### DOCUMENT TEXT:
★ ★ ★

Why Do Some Evangelicals Continue To Support Trump?

Why Do Some Evangelicals Continue to Support Trump?
This post was published on the now-closed HuffPost Contributor platform. Contributors control their own work and posted freely to our site. If you need to flag this entry as abusive, send us an email.
Jerry Falwell, Jr. & Donald Trump
Jerry Falwell, Jr. & Donald Trump
Andrew Harrer/Bloomberg/Getty, Isaac Brekken/Getty

Even after his apparent confessions of sexual assault, evangelical leaders have doubled down on their support for Trump. The Faith and Freedom Coalition’s, Ralph Reed, obstinately announced that Trump’s objectivizing of women doesn’t even “rank high on the hierarchy of concerns of those faith-based voters,” that he is apparently empowered to speak for.

A similar insight is echoed by Focus on the Family’s James Dobson, who recently declared, “most evangelicals I know have decided…that they will really have only one choice for president, … Donald J. Trump.” I’m sure one of those evangelical he knows is Franklin Graham of Samaritan’s Purse, who is fervently “praying” that “…Christians will not be deceived by the liberal media about what is at stake for future generations.”

★ ★ ★

### SUPPLIED MATERIAL:
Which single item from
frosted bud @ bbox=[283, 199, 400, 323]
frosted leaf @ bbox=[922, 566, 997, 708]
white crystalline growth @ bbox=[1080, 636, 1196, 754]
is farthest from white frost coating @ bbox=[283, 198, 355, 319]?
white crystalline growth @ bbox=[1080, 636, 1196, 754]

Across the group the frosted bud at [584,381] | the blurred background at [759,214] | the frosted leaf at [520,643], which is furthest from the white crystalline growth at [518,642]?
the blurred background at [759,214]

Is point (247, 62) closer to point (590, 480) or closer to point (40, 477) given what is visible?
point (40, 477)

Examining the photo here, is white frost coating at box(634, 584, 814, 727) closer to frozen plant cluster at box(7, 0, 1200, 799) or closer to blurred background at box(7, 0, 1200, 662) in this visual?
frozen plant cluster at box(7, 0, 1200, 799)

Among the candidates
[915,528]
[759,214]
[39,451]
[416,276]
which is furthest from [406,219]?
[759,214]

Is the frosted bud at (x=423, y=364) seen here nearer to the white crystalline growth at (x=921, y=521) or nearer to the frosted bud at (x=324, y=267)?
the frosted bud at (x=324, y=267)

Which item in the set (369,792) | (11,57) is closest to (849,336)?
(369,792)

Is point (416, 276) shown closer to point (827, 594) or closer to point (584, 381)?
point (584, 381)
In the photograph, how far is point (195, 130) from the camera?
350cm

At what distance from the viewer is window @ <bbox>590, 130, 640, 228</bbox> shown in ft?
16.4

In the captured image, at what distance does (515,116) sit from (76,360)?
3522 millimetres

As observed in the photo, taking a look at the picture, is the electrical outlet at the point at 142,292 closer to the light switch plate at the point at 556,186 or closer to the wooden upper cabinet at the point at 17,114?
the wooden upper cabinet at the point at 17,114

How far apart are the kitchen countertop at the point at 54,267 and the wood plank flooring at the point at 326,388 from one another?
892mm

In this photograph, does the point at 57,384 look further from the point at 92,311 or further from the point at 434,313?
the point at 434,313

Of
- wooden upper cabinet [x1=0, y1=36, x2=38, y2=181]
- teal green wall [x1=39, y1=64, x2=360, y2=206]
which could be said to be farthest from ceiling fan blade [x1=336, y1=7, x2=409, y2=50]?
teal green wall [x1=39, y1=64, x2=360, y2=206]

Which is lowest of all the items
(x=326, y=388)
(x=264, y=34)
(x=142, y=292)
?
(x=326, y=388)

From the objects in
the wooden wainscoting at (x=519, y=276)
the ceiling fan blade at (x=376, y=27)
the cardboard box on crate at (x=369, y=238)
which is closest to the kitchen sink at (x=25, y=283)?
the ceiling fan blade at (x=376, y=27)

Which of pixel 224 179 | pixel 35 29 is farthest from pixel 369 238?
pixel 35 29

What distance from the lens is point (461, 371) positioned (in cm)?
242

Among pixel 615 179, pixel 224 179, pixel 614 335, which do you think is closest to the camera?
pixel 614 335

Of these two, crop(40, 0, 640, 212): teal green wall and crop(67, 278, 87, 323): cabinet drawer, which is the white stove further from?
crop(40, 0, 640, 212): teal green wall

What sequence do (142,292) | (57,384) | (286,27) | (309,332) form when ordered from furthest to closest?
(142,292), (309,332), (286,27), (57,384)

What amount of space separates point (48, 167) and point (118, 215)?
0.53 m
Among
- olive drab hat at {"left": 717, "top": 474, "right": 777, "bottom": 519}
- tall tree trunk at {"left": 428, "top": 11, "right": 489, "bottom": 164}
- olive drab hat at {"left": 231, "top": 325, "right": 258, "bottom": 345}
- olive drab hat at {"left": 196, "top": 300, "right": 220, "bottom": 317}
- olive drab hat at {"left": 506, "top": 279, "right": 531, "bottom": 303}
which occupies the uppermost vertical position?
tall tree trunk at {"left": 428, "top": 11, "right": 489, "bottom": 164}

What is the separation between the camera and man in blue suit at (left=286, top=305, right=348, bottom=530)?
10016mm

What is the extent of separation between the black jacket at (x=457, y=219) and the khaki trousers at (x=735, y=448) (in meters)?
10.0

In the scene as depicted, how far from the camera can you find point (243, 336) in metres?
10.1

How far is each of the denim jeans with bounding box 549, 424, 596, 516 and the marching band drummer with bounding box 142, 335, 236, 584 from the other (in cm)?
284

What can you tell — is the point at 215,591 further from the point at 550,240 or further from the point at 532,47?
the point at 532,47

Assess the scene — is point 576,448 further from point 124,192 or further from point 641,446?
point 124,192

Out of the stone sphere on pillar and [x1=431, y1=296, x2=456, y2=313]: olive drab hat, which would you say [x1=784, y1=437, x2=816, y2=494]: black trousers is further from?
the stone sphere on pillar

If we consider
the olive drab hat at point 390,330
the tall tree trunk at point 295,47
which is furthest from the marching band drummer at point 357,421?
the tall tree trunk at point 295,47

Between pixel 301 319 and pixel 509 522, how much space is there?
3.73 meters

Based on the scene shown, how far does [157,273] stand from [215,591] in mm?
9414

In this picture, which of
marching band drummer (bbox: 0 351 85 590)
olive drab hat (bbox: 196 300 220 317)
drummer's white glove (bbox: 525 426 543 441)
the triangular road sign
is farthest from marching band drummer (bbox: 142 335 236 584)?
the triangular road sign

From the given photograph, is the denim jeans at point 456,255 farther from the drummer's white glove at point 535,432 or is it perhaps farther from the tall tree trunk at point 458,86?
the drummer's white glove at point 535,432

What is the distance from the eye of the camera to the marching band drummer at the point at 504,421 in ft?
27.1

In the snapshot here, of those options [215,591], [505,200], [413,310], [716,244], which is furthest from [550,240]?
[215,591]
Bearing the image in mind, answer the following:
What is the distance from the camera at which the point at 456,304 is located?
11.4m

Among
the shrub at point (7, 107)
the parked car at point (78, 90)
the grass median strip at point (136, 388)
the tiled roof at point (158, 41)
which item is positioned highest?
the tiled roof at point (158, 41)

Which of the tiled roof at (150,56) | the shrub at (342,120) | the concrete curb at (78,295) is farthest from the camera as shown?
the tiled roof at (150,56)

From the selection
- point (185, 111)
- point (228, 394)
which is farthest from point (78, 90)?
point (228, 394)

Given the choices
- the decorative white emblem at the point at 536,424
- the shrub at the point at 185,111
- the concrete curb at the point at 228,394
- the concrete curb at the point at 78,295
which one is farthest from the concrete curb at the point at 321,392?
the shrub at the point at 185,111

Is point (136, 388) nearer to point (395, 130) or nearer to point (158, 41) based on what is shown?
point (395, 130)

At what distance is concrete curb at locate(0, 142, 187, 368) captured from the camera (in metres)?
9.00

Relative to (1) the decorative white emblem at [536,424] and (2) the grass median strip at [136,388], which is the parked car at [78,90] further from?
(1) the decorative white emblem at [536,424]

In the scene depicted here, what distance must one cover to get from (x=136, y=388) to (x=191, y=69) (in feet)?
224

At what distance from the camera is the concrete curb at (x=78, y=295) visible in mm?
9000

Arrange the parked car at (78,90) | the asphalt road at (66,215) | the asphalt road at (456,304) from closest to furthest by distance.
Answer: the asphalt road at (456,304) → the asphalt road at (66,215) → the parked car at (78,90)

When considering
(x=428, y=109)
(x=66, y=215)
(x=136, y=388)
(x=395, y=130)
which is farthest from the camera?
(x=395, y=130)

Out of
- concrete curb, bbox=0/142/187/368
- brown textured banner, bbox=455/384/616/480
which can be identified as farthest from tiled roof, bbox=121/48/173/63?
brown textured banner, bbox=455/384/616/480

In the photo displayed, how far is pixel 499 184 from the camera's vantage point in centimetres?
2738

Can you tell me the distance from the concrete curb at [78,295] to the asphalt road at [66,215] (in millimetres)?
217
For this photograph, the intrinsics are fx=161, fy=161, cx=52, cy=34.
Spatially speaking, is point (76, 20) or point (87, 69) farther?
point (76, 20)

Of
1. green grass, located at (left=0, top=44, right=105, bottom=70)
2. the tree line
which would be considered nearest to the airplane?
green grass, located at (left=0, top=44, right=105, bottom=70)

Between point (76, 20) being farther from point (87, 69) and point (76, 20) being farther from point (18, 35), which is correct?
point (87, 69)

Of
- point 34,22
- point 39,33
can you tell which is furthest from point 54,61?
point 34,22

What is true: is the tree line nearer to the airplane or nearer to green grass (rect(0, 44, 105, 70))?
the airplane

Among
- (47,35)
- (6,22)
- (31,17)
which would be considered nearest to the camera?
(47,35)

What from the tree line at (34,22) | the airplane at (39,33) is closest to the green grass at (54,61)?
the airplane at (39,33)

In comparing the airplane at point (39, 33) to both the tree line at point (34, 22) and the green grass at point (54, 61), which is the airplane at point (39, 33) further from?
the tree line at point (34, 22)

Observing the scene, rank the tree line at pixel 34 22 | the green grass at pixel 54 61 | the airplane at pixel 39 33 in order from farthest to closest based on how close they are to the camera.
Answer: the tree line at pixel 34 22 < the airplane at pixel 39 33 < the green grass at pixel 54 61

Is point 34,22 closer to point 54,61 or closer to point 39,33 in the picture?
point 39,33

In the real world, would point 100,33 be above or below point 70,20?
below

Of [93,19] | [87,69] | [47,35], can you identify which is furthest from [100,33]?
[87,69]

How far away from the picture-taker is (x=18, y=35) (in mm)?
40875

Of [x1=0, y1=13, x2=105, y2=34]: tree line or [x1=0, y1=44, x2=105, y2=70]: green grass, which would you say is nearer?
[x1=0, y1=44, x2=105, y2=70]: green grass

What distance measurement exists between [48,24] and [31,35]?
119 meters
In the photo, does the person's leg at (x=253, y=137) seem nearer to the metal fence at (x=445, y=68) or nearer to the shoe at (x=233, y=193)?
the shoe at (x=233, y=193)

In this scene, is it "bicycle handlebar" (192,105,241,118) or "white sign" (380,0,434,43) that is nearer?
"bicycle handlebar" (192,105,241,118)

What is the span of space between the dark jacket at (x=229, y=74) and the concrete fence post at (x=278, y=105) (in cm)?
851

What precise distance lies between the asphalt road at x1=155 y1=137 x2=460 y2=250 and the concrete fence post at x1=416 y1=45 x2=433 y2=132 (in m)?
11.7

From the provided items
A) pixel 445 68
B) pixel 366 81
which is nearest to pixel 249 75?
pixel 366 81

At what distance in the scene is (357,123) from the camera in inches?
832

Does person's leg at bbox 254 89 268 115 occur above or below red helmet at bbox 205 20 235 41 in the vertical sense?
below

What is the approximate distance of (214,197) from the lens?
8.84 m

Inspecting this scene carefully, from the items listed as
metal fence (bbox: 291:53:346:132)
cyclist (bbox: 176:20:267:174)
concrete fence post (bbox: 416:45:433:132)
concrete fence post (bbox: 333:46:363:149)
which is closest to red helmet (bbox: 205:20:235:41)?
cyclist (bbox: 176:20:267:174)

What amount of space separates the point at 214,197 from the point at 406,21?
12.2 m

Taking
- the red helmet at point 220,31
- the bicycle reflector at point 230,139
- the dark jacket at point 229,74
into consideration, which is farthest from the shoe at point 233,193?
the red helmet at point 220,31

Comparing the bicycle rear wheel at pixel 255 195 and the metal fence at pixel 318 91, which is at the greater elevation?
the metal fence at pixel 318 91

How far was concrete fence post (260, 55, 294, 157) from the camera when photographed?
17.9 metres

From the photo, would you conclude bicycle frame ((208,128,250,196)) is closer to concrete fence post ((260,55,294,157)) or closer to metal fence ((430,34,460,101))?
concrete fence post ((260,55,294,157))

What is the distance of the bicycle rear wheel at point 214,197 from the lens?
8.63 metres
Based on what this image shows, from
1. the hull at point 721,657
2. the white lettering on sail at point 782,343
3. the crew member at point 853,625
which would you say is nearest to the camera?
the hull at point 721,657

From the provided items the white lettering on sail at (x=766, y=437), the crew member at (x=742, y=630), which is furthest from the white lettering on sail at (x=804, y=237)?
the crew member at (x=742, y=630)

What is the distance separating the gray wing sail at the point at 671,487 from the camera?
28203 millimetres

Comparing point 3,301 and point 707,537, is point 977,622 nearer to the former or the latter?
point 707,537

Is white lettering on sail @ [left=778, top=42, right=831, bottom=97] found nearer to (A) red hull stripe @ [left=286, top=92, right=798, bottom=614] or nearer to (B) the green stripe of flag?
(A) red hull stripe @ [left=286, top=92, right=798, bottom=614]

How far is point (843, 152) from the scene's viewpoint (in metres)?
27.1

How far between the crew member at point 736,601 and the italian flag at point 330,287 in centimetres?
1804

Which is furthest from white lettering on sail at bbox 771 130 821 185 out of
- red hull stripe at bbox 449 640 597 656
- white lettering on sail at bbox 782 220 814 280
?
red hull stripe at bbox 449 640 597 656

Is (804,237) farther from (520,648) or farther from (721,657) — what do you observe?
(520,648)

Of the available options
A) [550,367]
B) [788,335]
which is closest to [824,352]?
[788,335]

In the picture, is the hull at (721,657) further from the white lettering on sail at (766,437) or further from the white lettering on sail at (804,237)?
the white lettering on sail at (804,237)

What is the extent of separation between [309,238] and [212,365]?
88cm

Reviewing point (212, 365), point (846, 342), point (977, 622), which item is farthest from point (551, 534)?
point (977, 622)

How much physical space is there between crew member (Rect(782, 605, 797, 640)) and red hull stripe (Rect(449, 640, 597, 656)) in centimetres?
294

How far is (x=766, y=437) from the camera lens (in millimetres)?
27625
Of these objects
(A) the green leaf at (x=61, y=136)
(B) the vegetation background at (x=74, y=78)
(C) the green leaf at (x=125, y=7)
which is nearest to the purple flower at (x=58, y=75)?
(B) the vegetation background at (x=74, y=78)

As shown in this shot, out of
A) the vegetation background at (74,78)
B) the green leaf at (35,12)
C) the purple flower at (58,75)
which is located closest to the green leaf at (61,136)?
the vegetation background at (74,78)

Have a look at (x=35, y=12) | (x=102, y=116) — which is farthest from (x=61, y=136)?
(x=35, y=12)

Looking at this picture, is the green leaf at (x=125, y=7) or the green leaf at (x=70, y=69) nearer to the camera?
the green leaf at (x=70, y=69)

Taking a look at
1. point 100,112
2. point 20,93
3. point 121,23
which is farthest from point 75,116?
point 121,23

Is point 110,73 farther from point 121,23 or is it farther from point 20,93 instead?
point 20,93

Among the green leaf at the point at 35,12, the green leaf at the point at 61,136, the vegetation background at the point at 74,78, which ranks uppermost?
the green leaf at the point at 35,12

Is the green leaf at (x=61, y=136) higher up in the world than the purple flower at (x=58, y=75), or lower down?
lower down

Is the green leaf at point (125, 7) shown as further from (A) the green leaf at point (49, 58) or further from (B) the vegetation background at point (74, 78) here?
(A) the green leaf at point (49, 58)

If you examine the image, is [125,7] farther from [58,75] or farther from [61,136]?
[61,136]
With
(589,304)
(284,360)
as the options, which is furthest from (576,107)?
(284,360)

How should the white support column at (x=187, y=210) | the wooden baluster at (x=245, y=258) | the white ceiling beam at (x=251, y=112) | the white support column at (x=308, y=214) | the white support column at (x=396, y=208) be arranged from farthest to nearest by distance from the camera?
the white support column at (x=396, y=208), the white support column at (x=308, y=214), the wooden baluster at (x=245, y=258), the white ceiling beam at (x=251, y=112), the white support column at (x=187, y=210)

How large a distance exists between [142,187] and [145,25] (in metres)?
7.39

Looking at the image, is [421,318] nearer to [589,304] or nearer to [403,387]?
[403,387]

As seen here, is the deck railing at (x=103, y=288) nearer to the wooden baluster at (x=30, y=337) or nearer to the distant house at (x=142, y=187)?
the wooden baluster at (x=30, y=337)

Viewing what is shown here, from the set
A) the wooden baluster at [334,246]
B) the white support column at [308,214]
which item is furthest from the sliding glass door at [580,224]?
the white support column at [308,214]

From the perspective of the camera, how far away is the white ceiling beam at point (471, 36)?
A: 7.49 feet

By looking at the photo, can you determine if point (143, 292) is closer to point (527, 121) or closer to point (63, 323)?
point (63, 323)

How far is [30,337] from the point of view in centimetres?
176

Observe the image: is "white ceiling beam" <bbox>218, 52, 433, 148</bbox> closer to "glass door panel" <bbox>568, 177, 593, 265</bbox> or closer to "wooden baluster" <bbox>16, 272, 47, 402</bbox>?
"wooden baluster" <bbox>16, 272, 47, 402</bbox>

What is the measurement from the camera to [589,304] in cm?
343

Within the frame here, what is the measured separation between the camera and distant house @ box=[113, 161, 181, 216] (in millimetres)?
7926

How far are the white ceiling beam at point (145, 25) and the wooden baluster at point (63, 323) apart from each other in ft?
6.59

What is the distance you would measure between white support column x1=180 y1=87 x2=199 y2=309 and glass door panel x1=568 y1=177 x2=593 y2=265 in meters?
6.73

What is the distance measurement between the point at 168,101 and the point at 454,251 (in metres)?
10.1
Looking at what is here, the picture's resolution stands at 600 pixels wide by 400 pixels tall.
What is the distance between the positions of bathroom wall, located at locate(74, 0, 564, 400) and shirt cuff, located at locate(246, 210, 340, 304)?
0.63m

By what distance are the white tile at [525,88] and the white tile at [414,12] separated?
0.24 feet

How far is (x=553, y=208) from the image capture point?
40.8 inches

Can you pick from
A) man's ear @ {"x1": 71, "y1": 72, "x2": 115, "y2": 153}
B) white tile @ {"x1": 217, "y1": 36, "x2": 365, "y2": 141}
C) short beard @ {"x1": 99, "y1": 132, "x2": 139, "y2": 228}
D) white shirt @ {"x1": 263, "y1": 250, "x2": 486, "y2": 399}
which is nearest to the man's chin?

★ ★ ★

### TASKS AND EXERCISES:
• 1. In the article on evangelical support for Trump, which organization is Ralph Reed linked to?
• 2. Decide whether each statement agrees with the article on evangelical support for Trump. Answer yes or no for each and quote the words of the article that settle it.
(a) James Dobson is connected with Focus on the Family.
(b) Franklin Graham is connected with the Faith and Freedom Coalition.
(c) The post appeared on a contributor platform that is still open.
• 3. Print the passage from the article on evangelical support for Trump, starting with "Even after his" and going on through "to speak for.".

### LIST OF SOLUTIONS:
• 1. The Faith and Freedom Coalition.

• 2.
(a) Yes: "Focus on the Family’s James Dobson"
(b) No: "Franklin Graham of Samaritan’s Purse"
(c) No: "the now-closed HuffPost Contributor platform"

• 3.
Even after his apparent confessions of sexual assault, evangelical leaders have doubled down on their support for Trump. The Faith and Freedom Coalition’s, Ralph Reed, obstinately announced that Trump’s objectivizing of women doesn’t even “rank high on the hierarchy of concerns of those faith-based voters,” that he is apparently empowered to speak for.